_SET EXERCISE:_
Could you reproduce all of the material below verbatim, line for line?

[Extracted records]
★ ★ ★ ★ ★ ★ ★

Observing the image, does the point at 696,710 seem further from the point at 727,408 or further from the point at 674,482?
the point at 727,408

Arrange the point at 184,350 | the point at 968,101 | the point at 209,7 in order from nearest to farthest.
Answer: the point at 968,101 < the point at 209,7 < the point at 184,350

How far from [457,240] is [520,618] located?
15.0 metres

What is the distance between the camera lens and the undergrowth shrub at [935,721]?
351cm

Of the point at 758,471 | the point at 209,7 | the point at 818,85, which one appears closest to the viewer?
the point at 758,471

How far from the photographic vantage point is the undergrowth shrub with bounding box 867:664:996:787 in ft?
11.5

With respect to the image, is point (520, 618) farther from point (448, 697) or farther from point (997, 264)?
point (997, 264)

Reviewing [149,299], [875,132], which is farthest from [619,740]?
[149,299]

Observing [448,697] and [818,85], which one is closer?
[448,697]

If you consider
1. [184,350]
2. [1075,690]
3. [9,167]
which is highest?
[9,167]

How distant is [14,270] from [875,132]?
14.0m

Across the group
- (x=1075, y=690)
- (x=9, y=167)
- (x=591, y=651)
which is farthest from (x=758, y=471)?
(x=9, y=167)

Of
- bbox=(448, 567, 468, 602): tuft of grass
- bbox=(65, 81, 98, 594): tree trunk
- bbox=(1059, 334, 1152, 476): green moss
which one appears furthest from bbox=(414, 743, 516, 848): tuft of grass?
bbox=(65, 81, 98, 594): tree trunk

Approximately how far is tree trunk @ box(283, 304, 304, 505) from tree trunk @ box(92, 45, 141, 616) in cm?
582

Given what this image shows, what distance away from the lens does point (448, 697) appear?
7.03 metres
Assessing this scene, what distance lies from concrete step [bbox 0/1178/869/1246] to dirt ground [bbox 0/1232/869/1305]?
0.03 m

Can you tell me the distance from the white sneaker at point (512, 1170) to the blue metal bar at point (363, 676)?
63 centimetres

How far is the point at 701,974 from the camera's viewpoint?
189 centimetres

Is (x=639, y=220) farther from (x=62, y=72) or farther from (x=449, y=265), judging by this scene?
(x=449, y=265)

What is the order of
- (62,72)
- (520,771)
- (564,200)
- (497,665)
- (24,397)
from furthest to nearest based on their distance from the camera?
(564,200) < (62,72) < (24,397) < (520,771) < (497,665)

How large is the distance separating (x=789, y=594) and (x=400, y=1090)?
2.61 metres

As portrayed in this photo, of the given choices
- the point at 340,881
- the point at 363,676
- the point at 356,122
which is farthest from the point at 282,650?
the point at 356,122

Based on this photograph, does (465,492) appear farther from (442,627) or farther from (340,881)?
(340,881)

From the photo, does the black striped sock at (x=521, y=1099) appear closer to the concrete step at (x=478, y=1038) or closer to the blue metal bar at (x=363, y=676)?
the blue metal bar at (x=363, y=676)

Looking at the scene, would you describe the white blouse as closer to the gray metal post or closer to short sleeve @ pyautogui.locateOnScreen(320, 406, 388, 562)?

★ ★ ★ ★ ★ ★ ★

_FINISHED ANSWER:_
Observing the image, does the point at 696,710 seem further from the point at 727,408 or further from the point at 674,482?
the point at 727,408

Arrange the point at 184,350 | the point at 968,101 | the point at 209,7 in order from nearest to farthest.
Answer: the point at 968,101 < the point at 209,7 < the point at 184,350

How far from [457,240] is [520,618] located?
15.0 metres

What is the distance between the camera lens and the undergrowth shrub at [935,721]?
351cm

Of the point at 758,471 | the point at 209,7 | the point at 818,85, which one appears closest to the viewer?
the point at 758,471

How far from the photographic vantage point is the undergrowth shrub with bounding box 867:664:996:787 in ft?
11.5

With respect to the image, is point (520, 618) farther from point (448, 697) or farther from point (997, 264)?
point (997, 264)

Reviewing [149,299], [875,132], which is farthest from [619,740]?
[149,299]

Observing [448,697] and [818,85], which one is closer?
[448,697]

If you consider
1. [184,350]
2. [1075,690]
3. [9,167]
which is highest?
[9,167]

How distant is [14,270] from [875,132]?
14.0m

Across the group
- (x=1075, y=690)
- (x=9, y=167)
- (x=591, y=651)
which is farthest from (x=758, y=471)?
(x=9, y=167)

Of
- bbox=(448, 567, 468, 602): tuft of grass
- bbox=(65, 81, 98, 594): tree trunk
- bbox=(1059, 334, 1152, 476): green moss
which one appears furthest from bbox=(414, 743, 516, 848): tuft of grass?
bbox=(65, 81, 98, 594): tree trunk

Approximately how far is tree trunk @ box(283, 304, 304, 505) from tree trunk @ box(92, 45, 141, 616) in cm?
582

Given what this image shows, what distance away from the lens does point (448, 697) appear?
7.03 metres
Assessing this scene, what distance lies from concrete step [bbox 0/1178/869/1246] to dirt ground [bbox 0/1232/869/1305]?
0.03 m

Can you tell me the distance from the white sneaker at point (512, 1170) to the blue metal bar at point (363, 676)?
63 centimetres

How far is the point at 701,974 from the camera's viewpoint?
189 centimetres

Is (x=639, y=220) farther from (x=62, y=72) or farther from (x=449, y=265), judging by this scene?
(x=449, y=265)

What is the order of
- (62,72)
- (520,771)
- (564,200)
- (497,665)
- (24,397)
from furthest to nearest based on their distance from the camera?
(564,200) < (62,72) < (24,397) < (520,771) < (497,665)

How large is the distance separating (x=789, y=594) and (x=400, y=1090)?
2.61 metres

As portrayed in this photo, of the given choices
- the point at 340,881
- the point at 363,676
- the point at 356,122
which is farthest from the point at 282,650?
the point at 356,122

Based on this photograph, does (465,492) appear farther from (442,627) or farther from (340,881)?
(340,881)

From the photo, does the black striped sock at (x=521, y=1099) appear closer to the concrete step at (x=478, y=1038) or closer to the blue metal bar at (x=363, y=676)?
the blue metal bar at (x=363, y=676)

Looking at the scene, would you describe the white blouse as closer to the gray metal post or closer to short sleeve @ pyautogui.locateOnScreen(320, 406, 388, 562)?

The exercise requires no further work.